Data provided Block Start
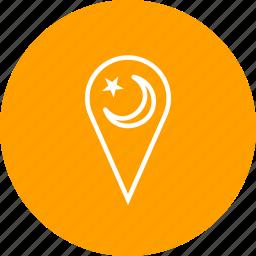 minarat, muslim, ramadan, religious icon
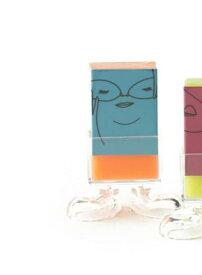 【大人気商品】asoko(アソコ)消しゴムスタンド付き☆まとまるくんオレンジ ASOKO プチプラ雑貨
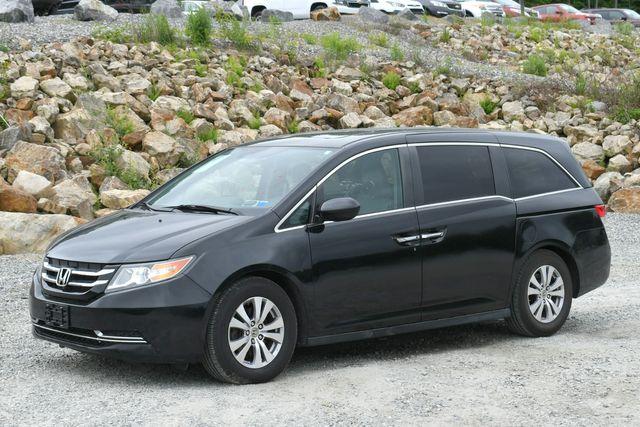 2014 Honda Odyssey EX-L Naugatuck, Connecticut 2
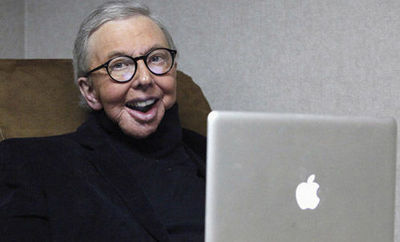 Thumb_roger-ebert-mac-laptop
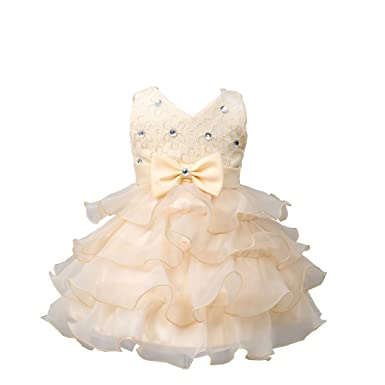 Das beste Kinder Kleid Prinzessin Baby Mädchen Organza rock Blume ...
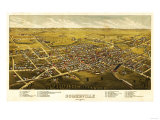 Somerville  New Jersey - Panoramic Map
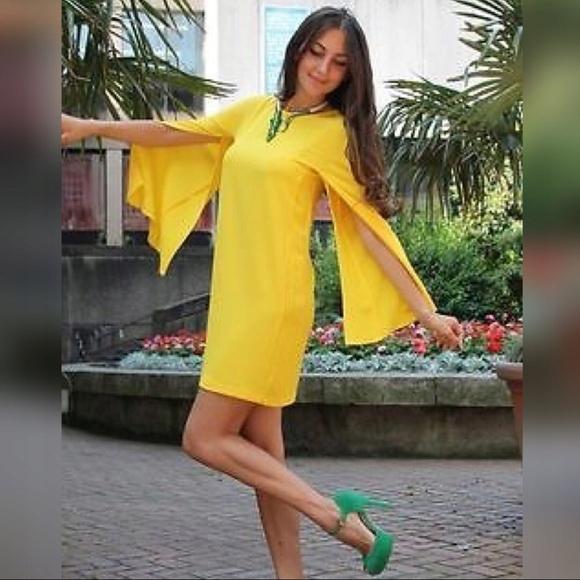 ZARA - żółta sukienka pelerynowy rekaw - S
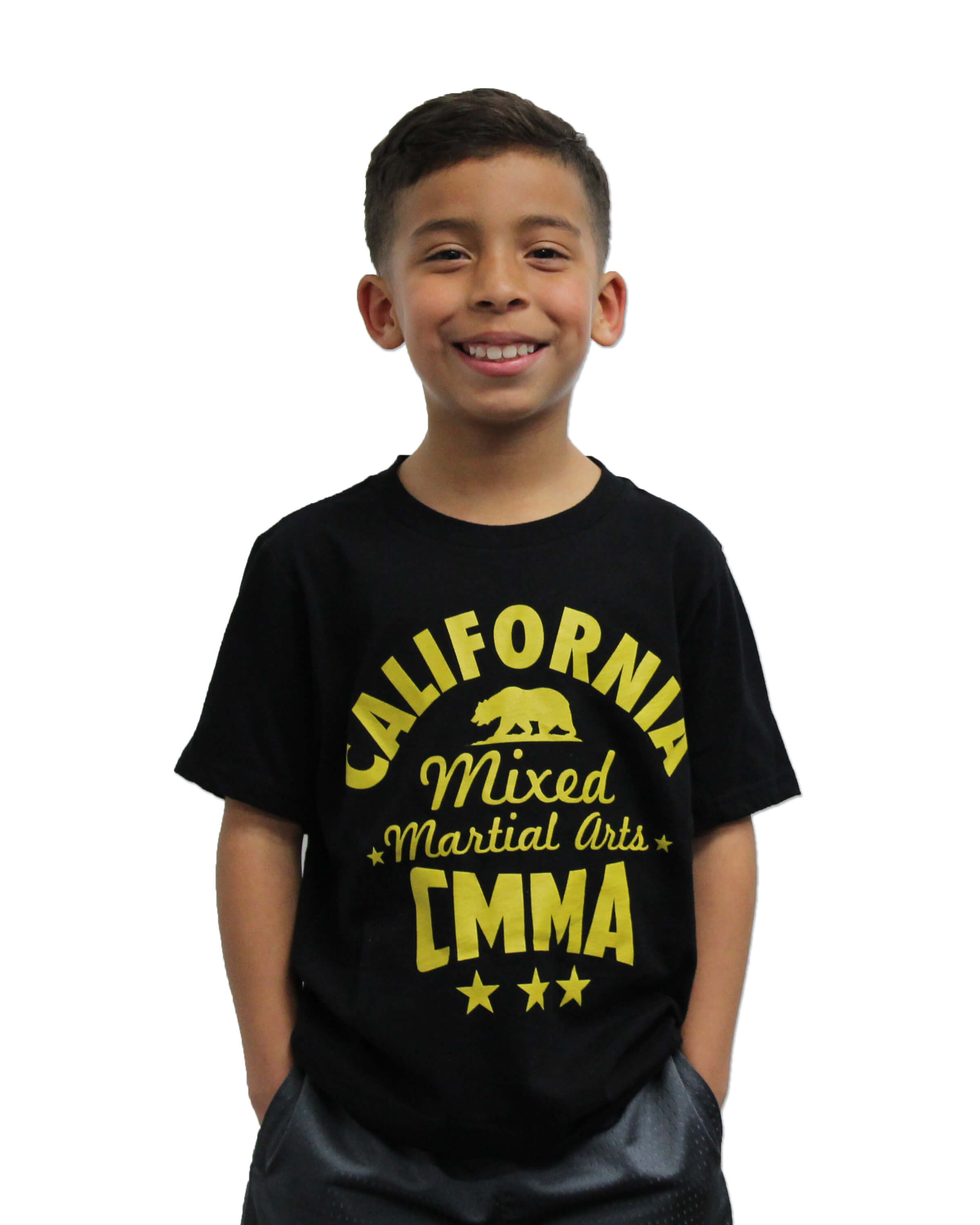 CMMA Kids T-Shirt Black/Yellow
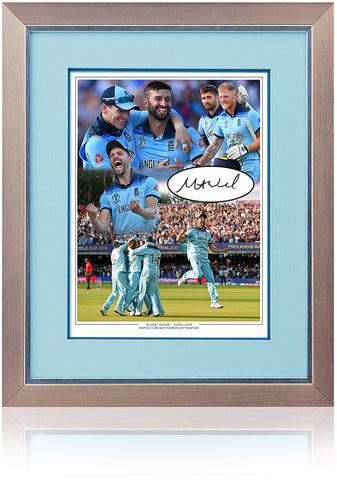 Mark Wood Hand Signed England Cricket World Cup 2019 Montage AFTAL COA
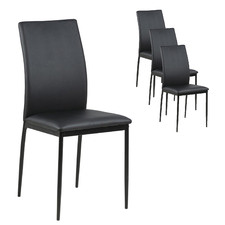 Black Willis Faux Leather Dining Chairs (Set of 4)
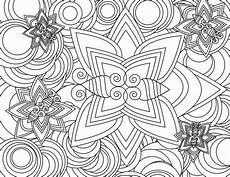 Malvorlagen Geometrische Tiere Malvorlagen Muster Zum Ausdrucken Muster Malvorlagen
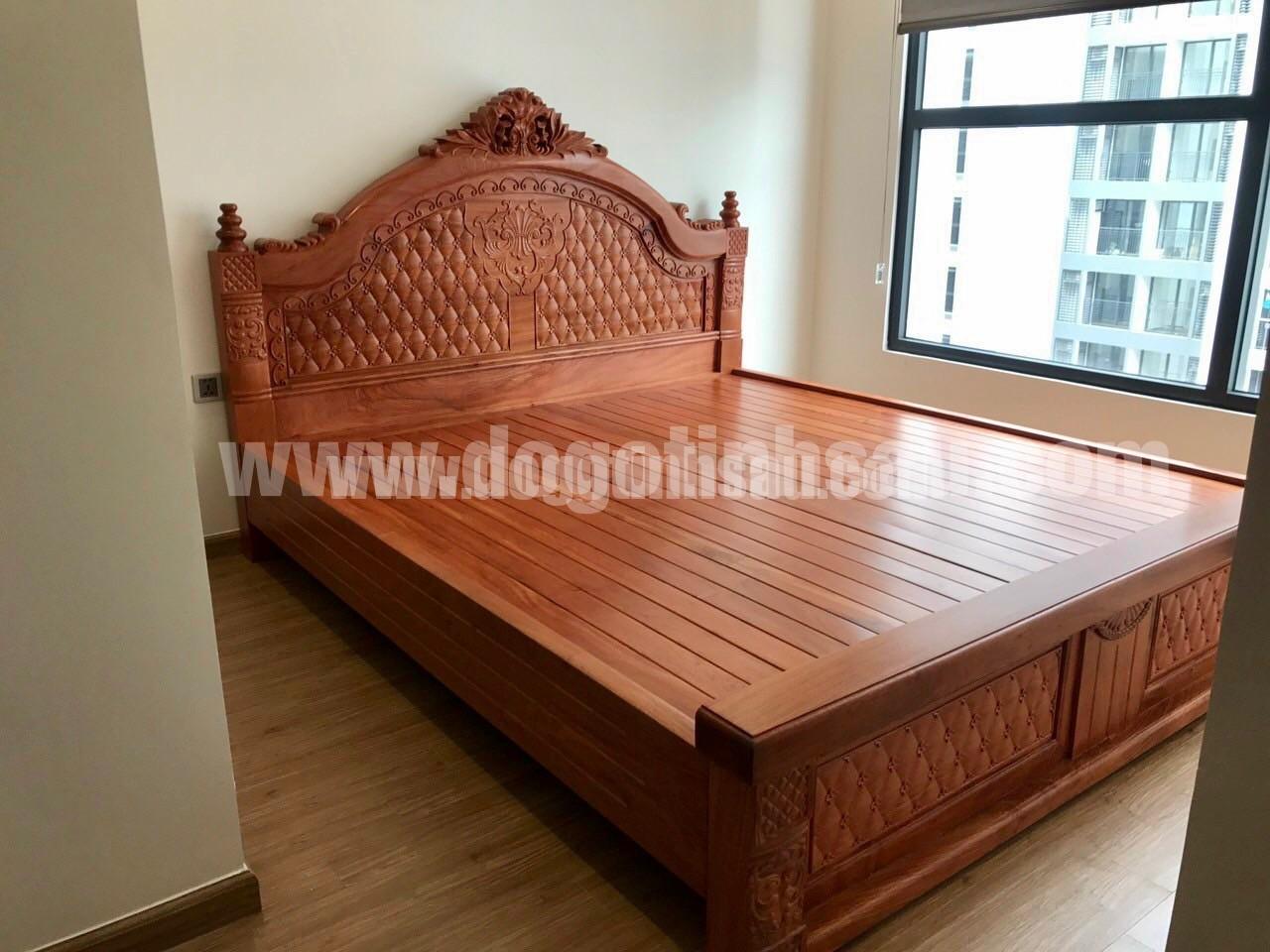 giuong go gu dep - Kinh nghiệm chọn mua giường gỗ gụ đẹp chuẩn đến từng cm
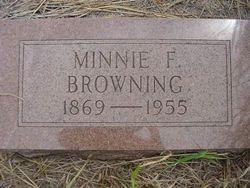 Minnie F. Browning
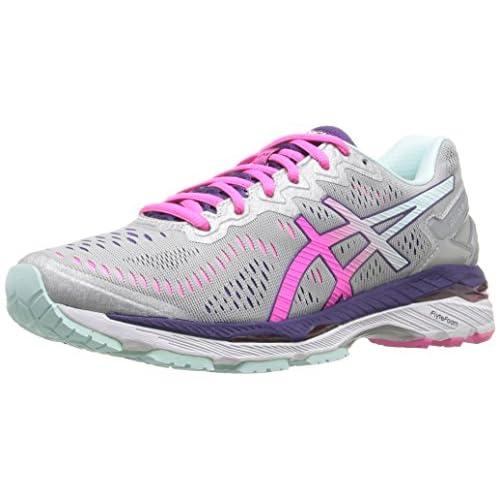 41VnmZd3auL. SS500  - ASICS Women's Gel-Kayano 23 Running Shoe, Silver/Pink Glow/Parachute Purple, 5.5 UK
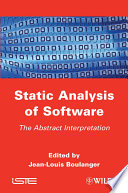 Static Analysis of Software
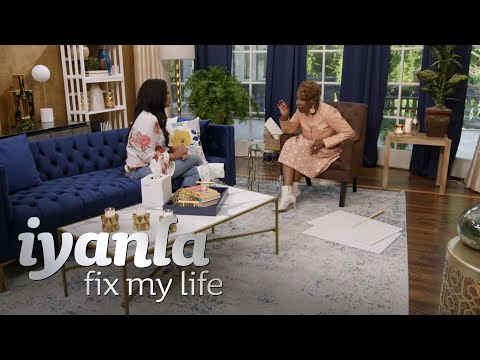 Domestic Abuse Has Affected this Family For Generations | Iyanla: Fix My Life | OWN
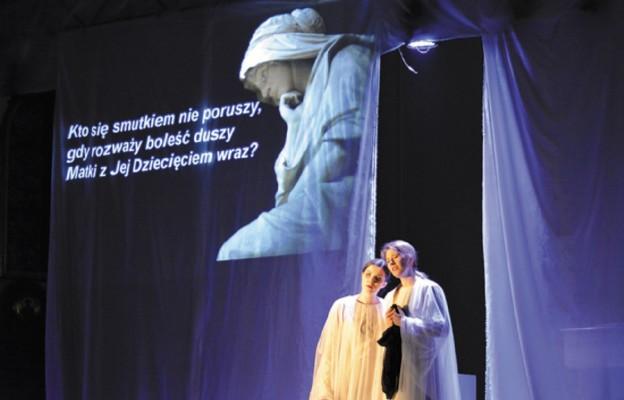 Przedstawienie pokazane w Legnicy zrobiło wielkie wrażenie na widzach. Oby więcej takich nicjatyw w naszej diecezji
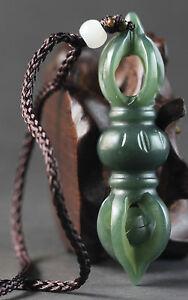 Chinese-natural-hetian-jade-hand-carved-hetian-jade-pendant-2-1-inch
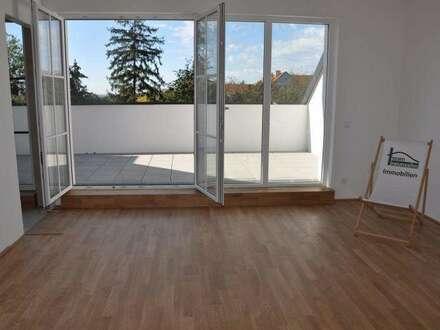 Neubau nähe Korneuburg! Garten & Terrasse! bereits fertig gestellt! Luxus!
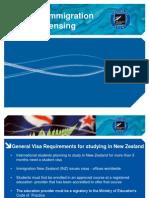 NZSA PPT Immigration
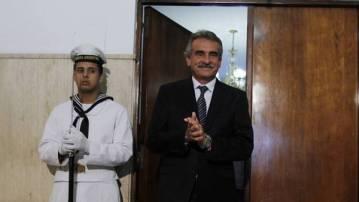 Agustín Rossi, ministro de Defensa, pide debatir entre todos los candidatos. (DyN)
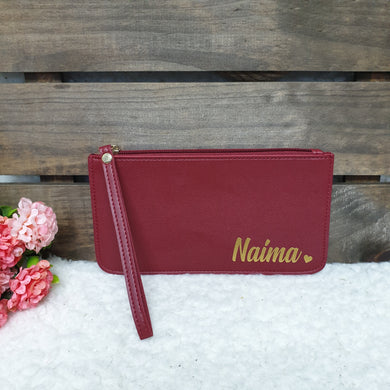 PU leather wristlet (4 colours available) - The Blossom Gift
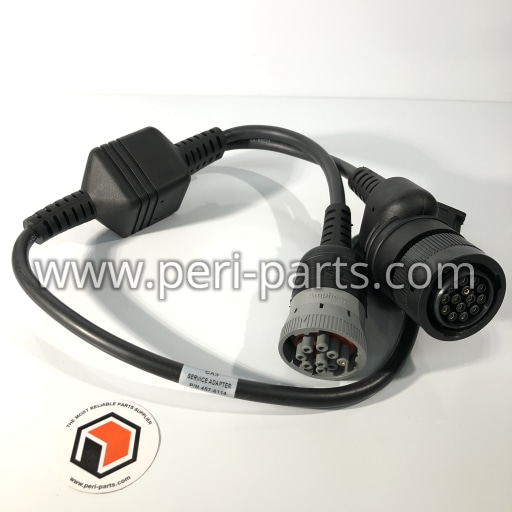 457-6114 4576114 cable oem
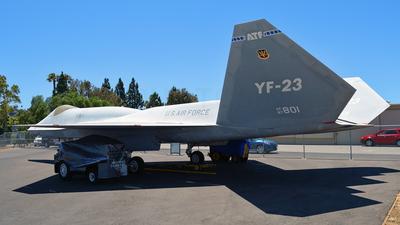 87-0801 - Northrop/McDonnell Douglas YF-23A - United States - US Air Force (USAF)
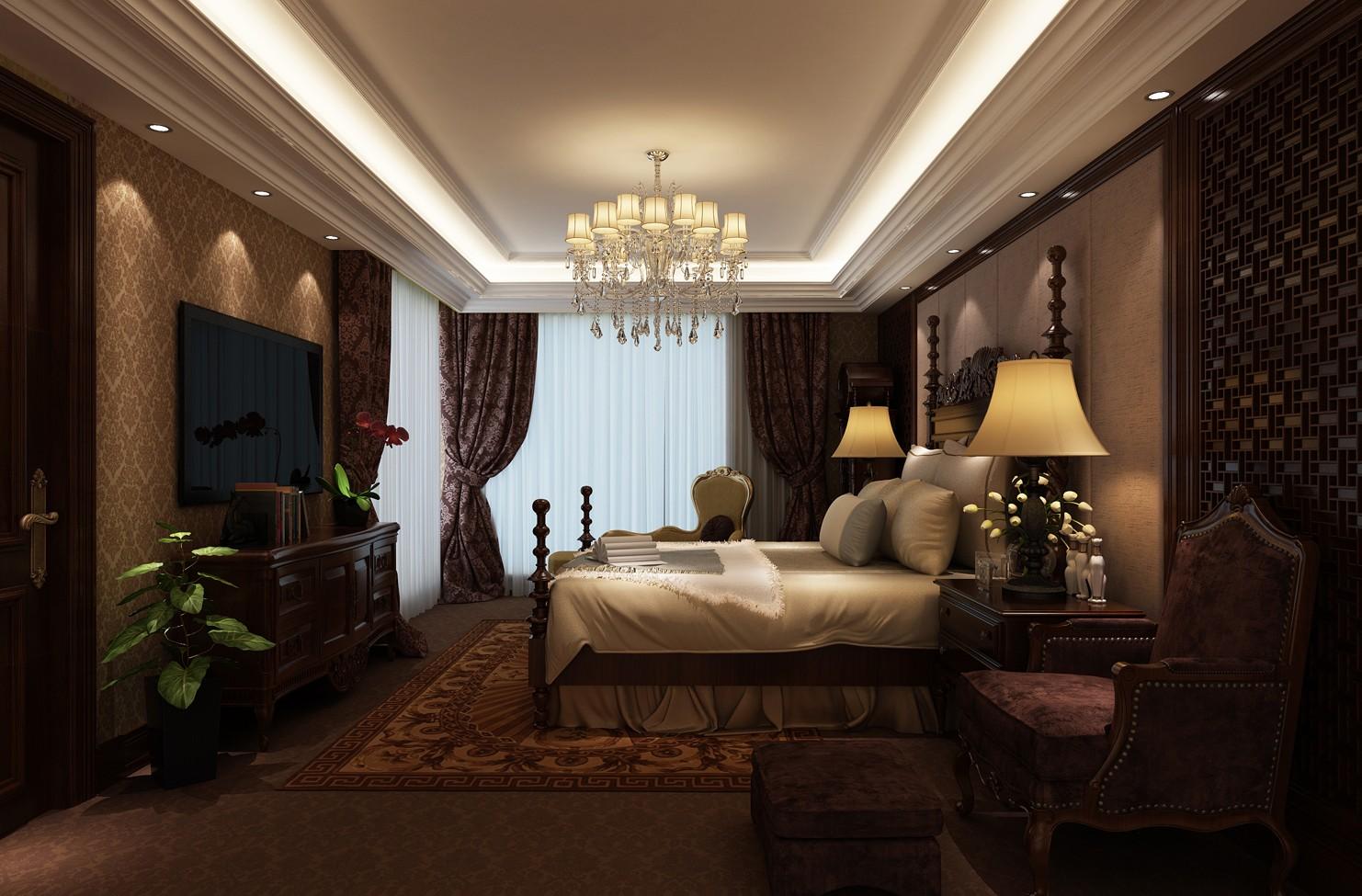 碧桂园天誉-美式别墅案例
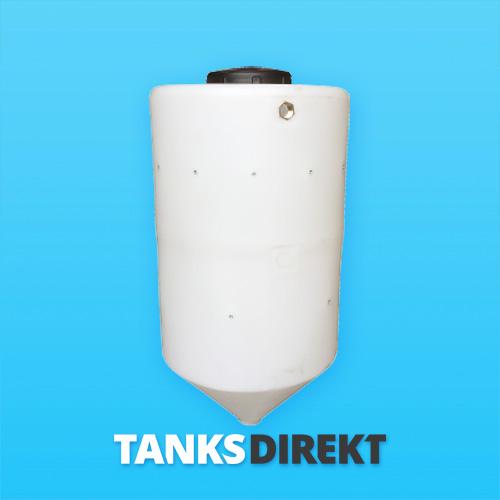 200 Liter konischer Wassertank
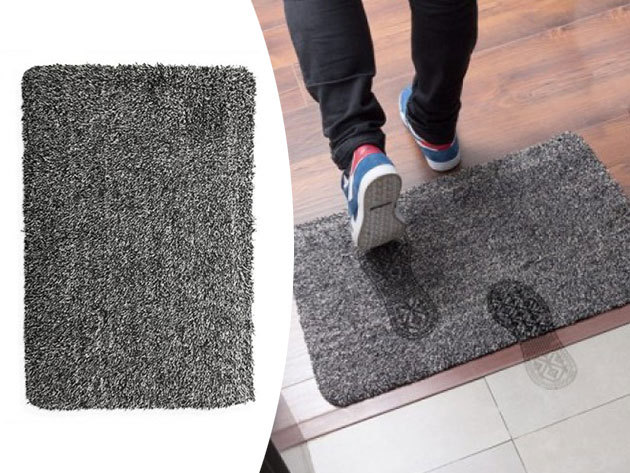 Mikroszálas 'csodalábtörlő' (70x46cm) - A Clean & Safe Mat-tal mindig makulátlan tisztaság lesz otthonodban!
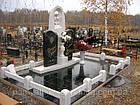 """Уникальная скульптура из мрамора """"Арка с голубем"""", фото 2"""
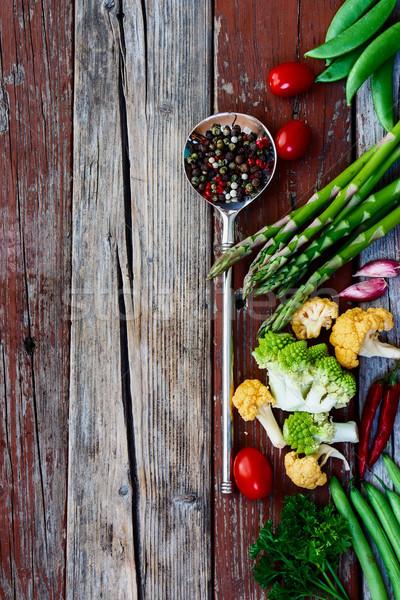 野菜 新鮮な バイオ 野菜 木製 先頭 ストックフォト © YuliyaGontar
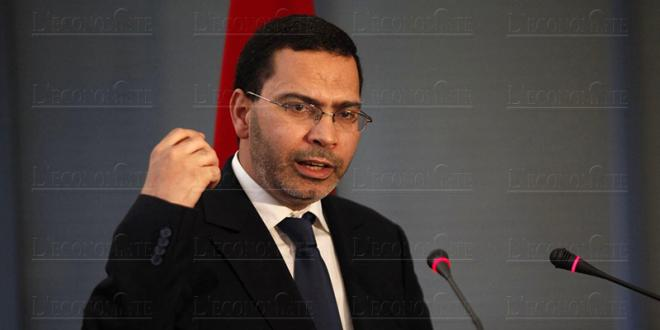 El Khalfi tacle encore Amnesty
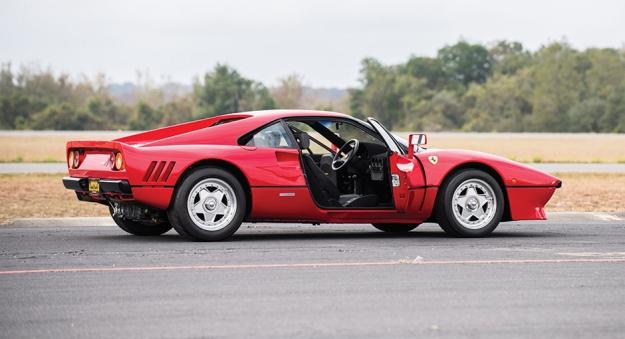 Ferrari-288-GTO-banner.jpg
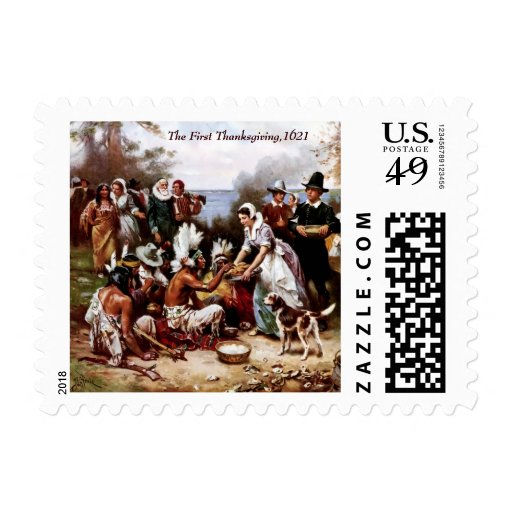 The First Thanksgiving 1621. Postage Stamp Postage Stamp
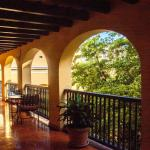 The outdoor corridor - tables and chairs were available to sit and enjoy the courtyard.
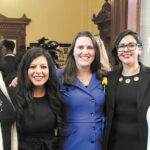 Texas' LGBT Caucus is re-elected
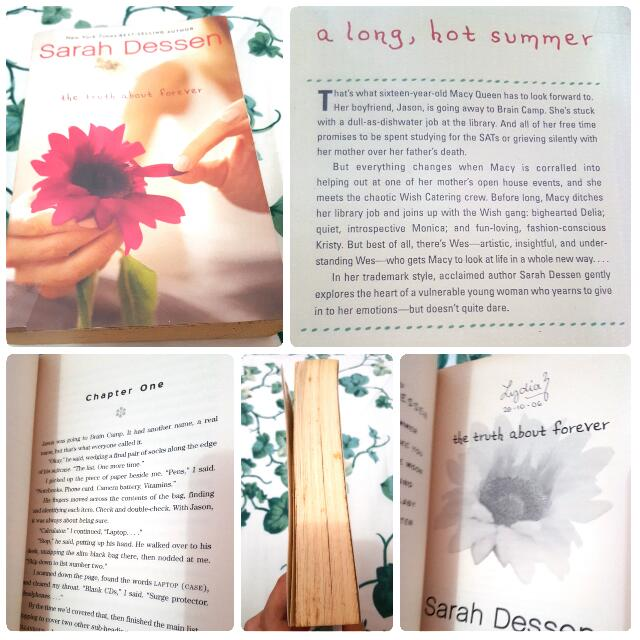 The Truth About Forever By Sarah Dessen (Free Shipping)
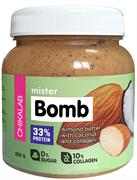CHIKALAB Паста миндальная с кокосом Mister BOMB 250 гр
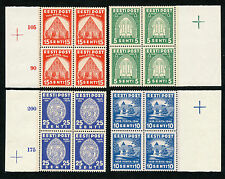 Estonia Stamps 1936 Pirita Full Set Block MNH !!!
Data provided Block End
Description of the task:
Copy word for word only the lines above from the one with "Neubau nähe Korneuburg!" through the one with "The First Thanksgiving". Leave pictures out.

Response to the task:
 Neubau nähe Korneuburg! Garten & Terrasse! bereits fertig gestellt! Luxus!
 NZSA PPT Immigration
 Agustín Rossi, ministro de Defensa, pide debatir entre todos los candidatos. (DyN)
 PU leather wristlet (4 colours available) - The Blossom Gift
 457-6114 4576114 cable oem
 87-0801 - Northrop/McDonnell Douglas YF-23A - United States - US Air Force (USAF)
 碧桂园天誉-美式别墅案例
 200 Liter konischer Wassertank
 Mikroszálas 'csodalábtörlő' (70x46cm) - A Clean & Safe Mat-tal mindig makulátlan tisztaság lesz otthonodban!
 """Уникальная скульптура из мрамора """"Арка с голубем"""", фото 2"""
 野菜 新鮮な バイオ 野菜 木製 先頭 ストックフォト © YuliyaGontar
 El Khalfi tacle encore Amnesty
 Ferrari-288-GTO-banner.jpg
 The First Thanksgiving 1621. Postage Stamp Postage Stamp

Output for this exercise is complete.